* Questions *
**A.** Reproduce the passage of the litter tray thread between "Since we've had" and "by its side.", inclusive.
**B.** Continue the forum thread about the Devon Rex and the litter tray from the point where it stops.

* Study text *
--------------------------------

# Devon Rex poo's outside litter tray whenever not happy...



## andyman2 (Jul 19, 2011)

Hi, I've been searching the internet and the forums for some answers here but have come across none and am now finally at my wits end.

We have two Devon Rex's which we re-homed about 3 years ago. We believe they are brothers and are approx 9 years old. One is playful, happy, wary of new people but overall contented. The other one is wired, inquisitive, fearful of nothing and like an evil genius. This one has a problem....

Since we've had them, evil genius has continually poo'd outside the litter tray. Not all the time, but 50% of the time. Generally always next to it mind, or on a bath mat, so consistent other locations, but just not in the litter tray. If you stand over him (if you catch him wandering next to the litter tray) he'll do his business in it, but otherwise will meow next to it and deposit by its side.

He can be loud at night and will meow outside our bedroom door occasionally and generally as soon as its light so he does like attention, so wondered if this was a way of getting it. I've tried more litter trays, different litter trays, we already clean them out as soon as something arrives in case they're fussy about cleanliness but nothing changes.

Thinking about it, I've tried a whole host of stuff, which would clog this post, but wondered if anyone had any ideas if this is possible to stop? We have a young daughter (7 months, though this poo'ing started way before she arrived and he doesn't seem bothered by her) and the hygiene of it all is getting me down as he can often trample through his business.

Any help or ideas about what I can try would be most appreciated! I should add that his poo's are not the firmest in the world, and even with the vet's help we've never got to the bottom of it (no pun intended).

Thanks.


----------



## broccoli (Jul 1, 2011)

sure you have, but have you tried different litters in the tray? some may be softer to stand on
thats all i can think of - hopefully you'll get a better answer!


----------



## Dally Banjo (Oct 22, 2009)

How many trays do you have?


----------



## andyman2 (Jul 19, 2011)

Hi, I've tried different litters but same thing. Tried some of the corn (I think) which is much smaller litter) but no change.

--------------------------------

* Extracted information *
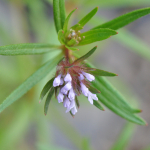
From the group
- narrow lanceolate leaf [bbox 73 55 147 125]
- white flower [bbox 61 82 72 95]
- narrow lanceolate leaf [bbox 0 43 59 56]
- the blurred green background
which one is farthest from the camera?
the blurred green background

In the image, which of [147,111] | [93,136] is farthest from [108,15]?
[93,136]

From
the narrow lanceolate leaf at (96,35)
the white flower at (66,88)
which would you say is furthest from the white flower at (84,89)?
the narrow lanceolate leaf at (96,35)

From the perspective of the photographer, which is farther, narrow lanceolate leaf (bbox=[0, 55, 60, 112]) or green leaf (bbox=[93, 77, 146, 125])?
green leaf (bbox=[93, 77, 146, 125])

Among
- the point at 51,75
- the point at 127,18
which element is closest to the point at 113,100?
the point at 127,18

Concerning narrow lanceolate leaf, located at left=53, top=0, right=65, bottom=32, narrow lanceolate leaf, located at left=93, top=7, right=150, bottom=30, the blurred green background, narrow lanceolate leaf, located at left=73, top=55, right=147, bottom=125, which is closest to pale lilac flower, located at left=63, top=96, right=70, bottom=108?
narrow lanceolate leaf, located at left=73, top=55, right=147, bottom=125

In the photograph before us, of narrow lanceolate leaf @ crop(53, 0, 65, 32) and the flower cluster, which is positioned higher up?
narrow lanceolate leaf @ crop(53, 0, 65, 32)

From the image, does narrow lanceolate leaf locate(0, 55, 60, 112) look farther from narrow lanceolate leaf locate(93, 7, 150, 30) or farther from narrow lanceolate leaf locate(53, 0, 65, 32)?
narrow lanceolate leaf locate(93, 7, 150, 30)

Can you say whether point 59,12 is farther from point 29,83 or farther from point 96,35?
point 29,83

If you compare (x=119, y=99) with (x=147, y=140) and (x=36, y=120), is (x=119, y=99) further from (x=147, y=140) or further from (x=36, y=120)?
(x=147, y=140)
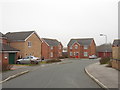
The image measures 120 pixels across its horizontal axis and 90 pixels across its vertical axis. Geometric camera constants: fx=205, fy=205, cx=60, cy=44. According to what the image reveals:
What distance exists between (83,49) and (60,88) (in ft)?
205

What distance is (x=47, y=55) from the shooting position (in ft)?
200

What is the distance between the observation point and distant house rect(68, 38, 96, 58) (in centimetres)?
7258

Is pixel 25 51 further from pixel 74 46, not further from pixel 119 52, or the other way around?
pixel 74 46

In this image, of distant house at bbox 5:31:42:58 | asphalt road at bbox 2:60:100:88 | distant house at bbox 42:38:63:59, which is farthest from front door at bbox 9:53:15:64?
distant house at bbox 42:38:63:59

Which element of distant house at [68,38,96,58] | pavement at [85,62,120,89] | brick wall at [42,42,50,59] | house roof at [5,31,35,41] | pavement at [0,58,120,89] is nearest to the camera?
pavement at [85,62,120,89]

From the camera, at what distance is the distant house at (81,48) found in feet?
238

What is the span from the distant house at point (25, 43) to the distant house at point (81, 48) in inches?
1050

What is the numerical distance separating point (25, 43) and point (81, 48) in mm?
32748

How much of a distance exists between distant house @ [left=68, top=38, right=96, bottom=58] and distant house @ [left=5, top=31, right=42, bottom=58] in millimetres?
26672

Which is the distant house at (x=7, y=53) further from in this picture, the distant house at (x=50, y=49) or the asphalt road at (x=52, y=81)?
the distant house at (x=50, y=49)

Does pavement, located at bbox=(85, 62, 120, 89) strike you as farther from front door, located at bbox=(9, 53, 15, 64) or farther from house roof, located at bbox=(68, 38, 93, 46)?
house roof, located at bbox=(68, 38, 93, 46)

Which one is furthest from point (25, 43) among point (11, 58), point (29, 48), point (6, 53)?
point (6, 53)

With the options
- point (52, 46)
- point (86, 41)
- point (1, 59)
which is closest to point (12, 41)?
point (1, 59)

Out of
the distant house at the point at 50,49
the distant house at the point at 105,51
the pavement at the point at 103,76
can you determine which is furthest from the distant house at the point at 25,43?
the distant house at the point at 105,51
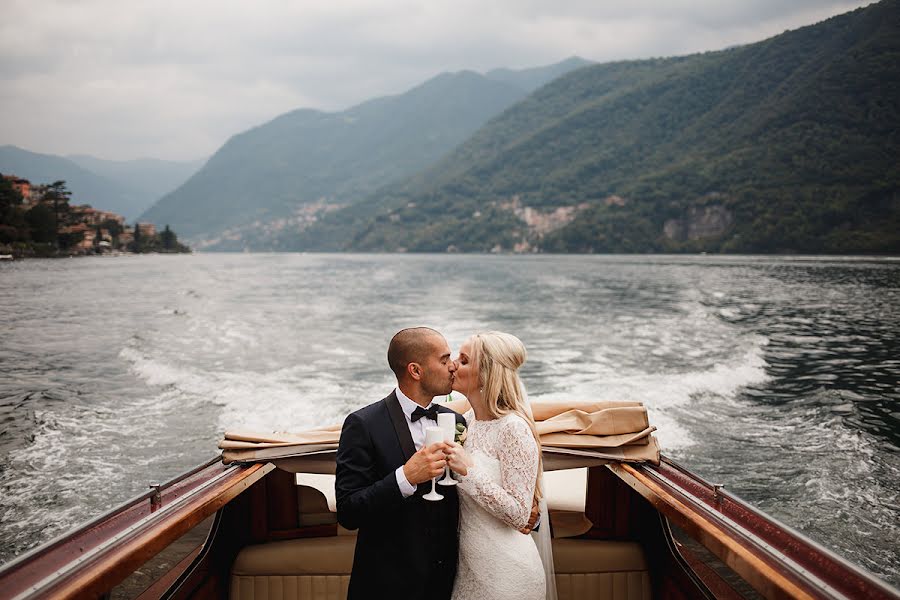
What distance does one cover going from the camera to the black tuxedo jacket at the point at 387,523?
2.19 meters

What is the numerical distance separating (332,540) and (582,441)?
158 cm

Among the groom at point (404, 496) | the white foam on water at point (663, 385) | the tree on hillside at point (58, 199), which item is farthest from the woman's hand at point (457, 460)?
the tree on hillside at point (58, 199)

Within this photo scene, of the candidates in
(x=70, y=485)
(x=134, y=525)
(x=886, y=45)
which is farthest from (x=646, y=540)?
(x=886, y=45)

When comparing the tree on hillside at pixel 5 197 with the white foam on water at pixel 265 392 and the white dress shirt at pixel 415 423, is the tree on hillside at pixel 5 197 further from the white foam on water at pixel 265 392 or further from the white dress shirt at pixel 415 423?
the white dress shirt at pixel 415 423

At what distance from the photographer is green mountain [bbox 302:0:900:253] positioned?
9644 centimetres

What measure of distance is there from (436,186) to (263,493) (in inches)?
7541

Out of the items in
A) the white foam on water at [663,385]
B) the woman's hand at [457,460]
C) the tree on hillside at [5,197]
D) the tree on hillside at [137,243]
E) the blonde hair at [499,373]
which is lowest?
the white foam on water at [663,385]

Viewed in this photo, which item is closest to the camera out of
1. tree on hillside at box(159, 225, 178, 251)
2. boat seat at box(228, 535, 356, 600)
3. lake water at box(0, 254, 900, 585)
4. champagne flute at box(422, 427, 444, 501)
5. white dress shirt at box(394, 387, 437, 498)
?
champagne flute at box(422, 427, 444, 501)

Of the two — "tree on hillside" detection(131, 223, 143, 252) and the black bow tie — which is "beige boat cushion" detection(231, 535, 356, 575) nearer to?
the black bow tie

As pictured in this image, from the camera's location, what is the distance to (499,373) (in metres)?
2.33

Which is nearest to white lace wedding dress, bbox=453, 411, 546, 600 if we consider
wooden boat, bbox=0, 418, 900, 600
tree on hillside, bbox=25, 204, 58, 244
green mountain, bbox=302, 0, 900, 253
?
wooden boat, bbox=0, 418, 900, 600

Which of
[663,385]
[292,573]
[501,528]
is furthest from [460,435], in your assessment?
[663,385]

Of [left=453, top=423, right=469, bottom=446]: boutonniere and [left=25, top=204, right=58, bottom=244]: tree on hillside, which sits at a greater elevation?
[left=25, top=204, right=58, bottom=244]: tree on hillside

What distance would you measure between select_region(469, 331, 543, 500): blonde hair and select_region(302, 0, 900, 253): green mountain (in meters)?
98.9
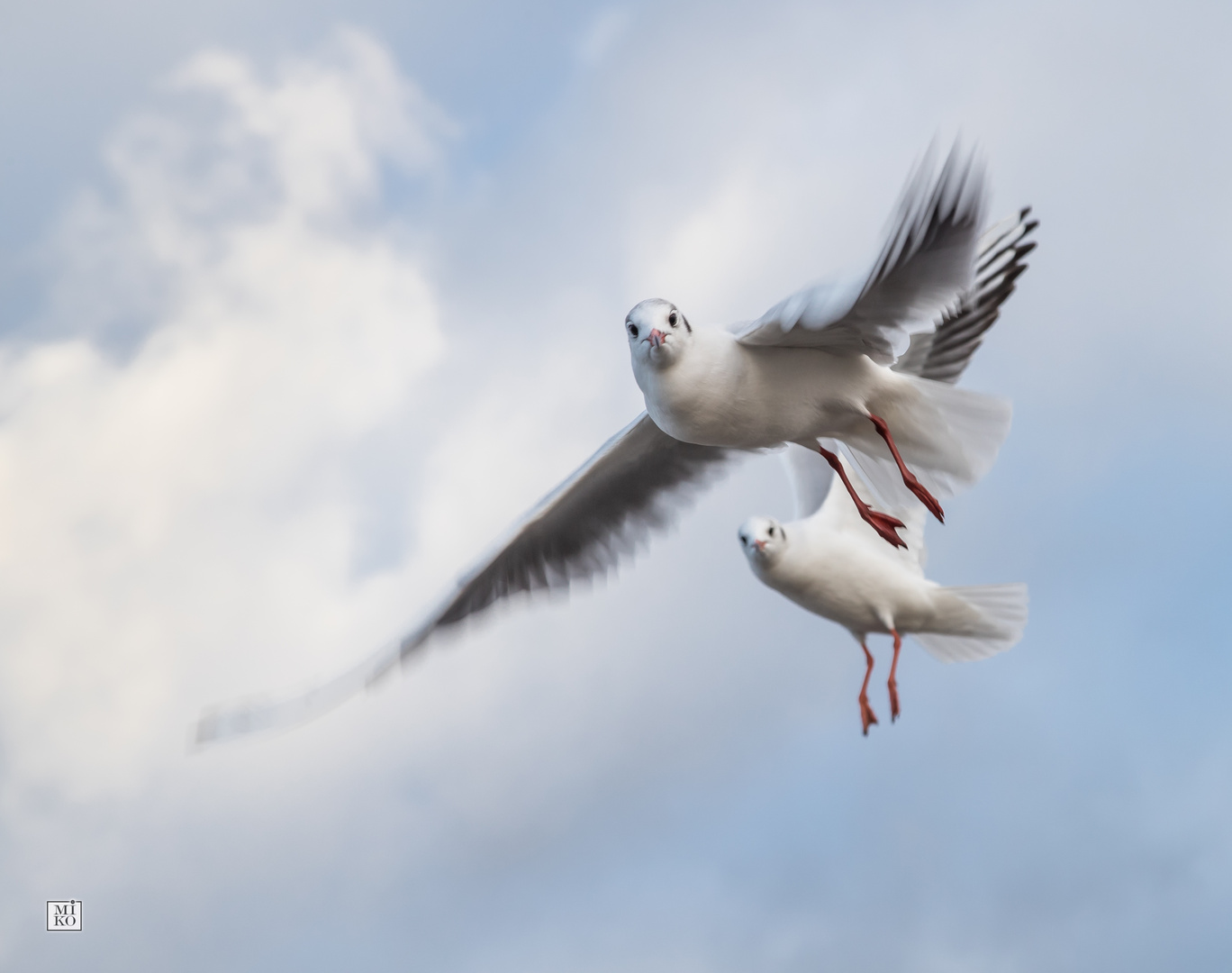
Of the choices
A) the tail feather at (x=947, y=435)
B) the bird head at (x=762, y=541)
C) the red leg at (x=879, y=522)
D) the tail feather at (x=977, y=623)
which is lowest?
the red leg at (x=879, y=522)

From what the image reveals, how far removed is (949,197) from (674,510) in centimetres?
153

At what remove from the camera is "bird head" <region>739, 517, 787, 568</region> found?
13.5 ft

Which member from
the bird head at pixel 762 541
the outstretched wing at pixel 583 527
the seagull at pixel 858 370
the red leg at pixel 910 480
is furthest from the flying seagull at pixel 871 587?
the red leg at pixel 910 480

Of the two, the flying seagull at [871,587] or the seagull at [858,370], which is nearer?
the seagull at [858,370]

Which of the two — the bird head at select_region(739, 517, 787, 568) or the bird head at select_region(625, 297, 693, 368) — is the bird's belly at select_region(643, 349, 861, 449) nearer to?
the bird head at select_region(625, 297, 693, 368)

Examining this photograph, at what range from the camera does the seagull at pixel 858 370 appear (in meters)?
2.38

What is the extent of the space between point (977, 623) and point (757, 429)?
6.03ft

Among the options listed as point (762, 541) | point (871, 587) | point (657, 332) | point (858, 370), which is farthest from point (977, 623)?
point (657, 332)

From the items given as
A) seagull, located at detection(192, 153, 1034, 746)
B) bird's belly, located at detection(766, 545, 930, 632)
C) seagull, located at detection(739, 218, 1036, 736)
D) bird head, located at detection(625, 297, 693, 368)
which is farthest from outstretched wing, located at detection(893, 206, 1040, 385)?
bird head, located at detection(625, 297, 693, 368)

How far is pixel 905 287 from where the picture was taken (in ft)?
8.48

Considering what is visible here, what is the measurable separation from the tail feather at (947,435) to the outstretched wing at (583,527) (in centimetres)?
62

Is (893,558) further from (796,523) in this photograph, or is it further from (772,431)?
(772,431)

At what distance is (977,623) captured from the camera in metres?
4.38

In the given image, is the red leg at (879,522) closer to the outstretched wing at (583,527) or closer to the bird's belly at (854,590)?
the outstretched wing at (583,527)
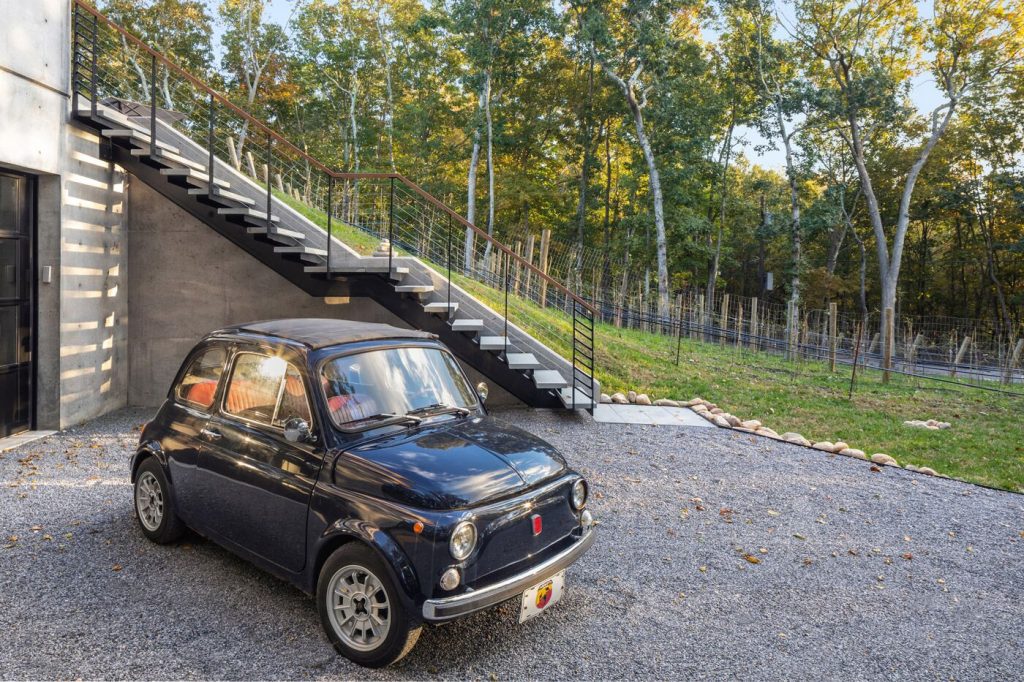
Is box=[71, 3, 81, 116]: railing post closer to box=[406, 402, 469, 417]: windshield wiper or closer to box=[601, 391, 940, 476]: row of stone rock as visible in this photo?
box=[406, 402, 469, 417]: windshield wiper

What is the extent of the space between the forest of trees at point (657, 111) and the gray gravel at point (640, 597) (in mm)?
14146

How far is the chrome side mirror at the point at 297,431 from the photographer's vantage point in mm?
3320

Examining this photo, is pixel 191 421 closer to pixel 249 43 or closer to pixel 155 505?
pixel 155 505

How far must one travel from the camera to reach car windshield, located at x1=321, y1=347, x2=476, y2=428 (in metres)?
3.53

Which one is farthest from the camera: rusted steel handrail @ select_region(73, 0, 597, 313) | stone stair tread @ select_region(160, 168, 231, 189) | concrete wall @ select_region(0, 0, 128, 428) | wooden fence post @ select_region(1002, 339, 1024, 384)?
wooden fence post @ select_region(1002, 339, 1024, 384)

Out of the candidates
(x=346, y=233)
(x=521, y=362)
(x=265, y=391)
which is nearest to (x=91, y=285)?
(x=346, y=233)

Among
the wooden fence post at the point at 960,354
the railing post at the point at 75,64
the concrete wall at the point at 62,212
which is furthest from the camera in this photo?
the wooden fence post at the point at 960,354

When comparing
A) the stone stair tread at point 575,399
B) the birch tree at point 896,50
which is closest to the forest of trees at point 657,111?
the birch tree at point 896,50

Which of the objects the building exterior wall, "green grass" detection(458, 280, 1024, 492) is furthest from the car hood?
"green grass" detection(458, 280, 1024, 492)

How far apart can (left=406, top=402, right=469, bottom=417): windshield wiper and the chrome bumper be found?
109 centimetres

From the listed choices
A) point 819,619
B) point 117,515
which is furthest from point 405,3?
point 819,619

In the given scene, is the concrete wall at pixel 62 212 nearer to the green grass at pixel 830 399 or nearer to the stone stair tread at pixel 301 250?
the stone stair tread at pixel 301 250

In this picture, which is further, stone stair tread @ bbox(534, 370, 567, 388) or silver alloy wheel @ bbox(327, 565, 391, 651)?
stone stair tread @ bbox(534, 370, 567, 388)

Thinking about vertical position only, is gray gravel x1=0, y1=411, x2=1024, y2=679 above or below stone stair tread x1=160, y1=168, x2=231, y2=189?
below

--------------------------------

* Your responses *
**A.**
Since we've had them, evil genius has continually poo'd outside the litter tray. Not all the time, but 50% of the time. Generally always next to it mind, or on a bath mat, so consistent other locations, but just not in the litter tray. If you stand over him (if you catch him wandering next to the litter tray) he'll do his business in it, but otherwise will meow next to it and deposit by its side.

**B.**
We have 1 to 2 trays. When we had 2 they both use the same one (apparently in their prior life they've always used one tray). We've had 2 trays next to each other and split apart but still the same thing happens.... right next to the litter tray..


----------



## Dally Banjo (Oct 22, 2009)

If its a coverd one you could try taking the cover off or get a coverd one if it is'nt, some cats like privacy but some dont care


----------



## andyman2 (Jul 19, 2011)

Dally Banjo said:


> If its a coverd one you could try taking the cover off or get a coverd one if it is'nt, some cats like privacy but some dont care


Thanks, I'll give this a try, nothing to lose!


----------



## Ianthi (Oct 21, 2008)

andyman2 said:


> Any help or ideas about what I can try would be most appreciated! I should add that his poo's are not the firmest in the world, and even with the vet's help we've never got to the bottom of it (no pun intended).
> 
> Thanks.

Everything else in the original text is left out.